- **WORK TO DO**
Copy out the stretch of the items below, from the line containing "Analyzing this scene, of" through the end of the items, with no changes.

Dataset excerpt:
>> Begin

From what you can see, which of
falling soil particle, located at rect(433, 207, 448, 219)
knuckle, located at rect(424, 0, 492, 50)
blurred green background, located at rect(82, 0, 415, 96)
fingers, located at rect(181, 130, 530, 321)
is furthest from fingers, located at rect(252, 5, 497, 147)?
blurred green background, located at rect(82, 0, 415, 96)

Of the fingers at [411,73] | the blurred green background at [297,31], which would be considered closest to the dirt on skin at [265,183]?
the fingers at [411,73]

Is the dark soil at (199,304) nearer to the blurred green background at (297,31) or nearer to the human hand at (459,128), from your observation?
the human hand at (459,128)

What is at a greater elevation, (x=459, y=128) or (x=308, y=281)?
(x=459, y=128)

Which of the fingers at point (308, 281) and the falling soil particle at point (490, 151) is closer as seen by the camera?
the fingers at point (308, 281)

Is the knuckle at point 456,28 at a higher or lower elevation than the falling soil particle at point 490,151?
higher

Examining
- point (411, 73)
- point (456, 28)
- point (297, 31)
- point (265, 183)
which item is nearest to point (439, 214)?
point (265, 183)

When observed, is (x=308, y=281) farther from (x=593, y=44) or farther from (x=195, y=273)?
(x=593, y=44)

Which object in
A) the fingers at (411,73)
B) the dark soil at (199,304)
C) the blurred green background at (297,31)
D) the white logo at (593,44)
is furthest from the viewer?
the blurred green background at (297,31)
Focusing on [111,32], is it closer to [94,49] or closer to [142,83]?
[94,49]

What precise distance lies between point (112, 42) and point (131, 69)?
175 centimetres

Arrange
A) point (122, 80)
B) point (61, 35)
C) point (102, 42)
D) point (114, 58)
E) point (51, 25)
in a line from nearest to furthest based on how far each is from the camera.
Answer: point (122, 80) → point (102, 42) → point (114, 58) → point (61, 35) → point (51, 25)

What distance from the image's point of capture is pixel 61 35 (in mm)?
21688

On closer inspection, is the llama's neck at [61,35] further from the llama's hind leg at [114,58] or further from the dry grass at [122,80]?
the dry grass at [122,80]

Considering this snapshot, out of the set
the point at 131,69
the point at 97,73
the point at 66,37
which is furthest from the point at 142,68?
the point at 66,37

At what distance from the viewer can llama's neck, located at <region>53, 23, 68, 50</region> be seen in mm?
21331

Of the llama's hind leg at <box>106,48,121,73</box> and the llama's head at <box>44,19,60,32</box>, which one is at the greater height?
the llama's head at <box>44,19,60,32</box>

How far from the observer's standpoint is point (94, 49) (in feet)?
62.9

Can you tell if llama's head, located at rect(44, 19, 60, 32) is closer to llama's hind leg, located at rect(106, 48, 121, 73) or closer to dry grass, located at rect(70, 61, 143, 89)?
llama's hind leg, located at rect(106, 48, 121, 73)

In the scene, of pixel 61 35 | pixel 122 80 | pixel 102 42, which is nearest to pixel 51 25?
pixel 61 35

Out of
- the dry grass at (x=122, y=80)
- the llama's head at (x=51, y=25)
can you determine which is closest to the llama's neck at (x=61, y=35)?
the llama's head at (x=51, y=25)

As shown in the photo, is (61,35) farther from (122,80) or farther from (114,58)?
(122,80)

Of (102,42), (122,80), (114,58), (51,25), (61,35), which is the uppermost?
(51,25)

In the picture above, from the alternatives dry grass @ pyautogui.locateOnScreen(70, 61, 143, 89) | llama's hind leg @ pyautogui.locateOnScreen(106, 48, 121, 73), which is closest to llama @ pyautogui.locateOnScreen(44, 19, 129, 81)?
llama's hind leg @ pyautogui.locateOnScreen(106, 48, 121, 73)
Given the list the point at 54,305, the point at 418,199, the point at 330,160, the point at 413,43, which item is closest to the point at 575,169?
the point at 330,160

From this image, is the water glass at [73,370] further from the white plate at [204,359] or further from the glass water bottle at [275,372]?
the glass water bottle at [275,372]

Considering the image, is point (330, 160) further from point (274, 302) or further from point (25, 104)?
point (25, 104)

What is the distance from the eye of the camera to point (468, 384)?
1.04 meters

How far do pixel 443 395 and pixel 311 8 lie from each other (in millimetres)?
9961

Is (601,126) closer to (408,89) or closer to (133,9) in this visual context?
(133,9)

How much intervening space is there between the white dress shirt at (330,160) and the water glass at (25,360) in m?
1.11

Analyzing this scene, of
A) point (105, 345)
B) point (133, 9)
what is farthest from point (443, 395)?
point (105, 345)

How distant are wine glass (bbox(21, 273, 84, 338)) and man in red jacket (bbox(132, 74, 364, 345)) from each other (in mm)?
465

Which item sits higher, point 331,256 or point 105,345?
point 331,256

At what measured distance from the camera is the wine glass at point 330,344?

>> End

- **RESPONSE TO THIS EXERCISE**
Analyzing this scene, of
A) point (105, 345)
B) point (133, 9)
what is farthest from point (443, 395)?
point (105, 345)

How distant are wine glass (bbox(21, 273, 84, 338)) and man in red jacket (bbox(132, 74, 364, 345)) from each other (in mm)?
465

Which item sits higher, point 331,256 or point 105,345?
point 331,256

At what measured distance from the camera is the wine glass at point 330,344?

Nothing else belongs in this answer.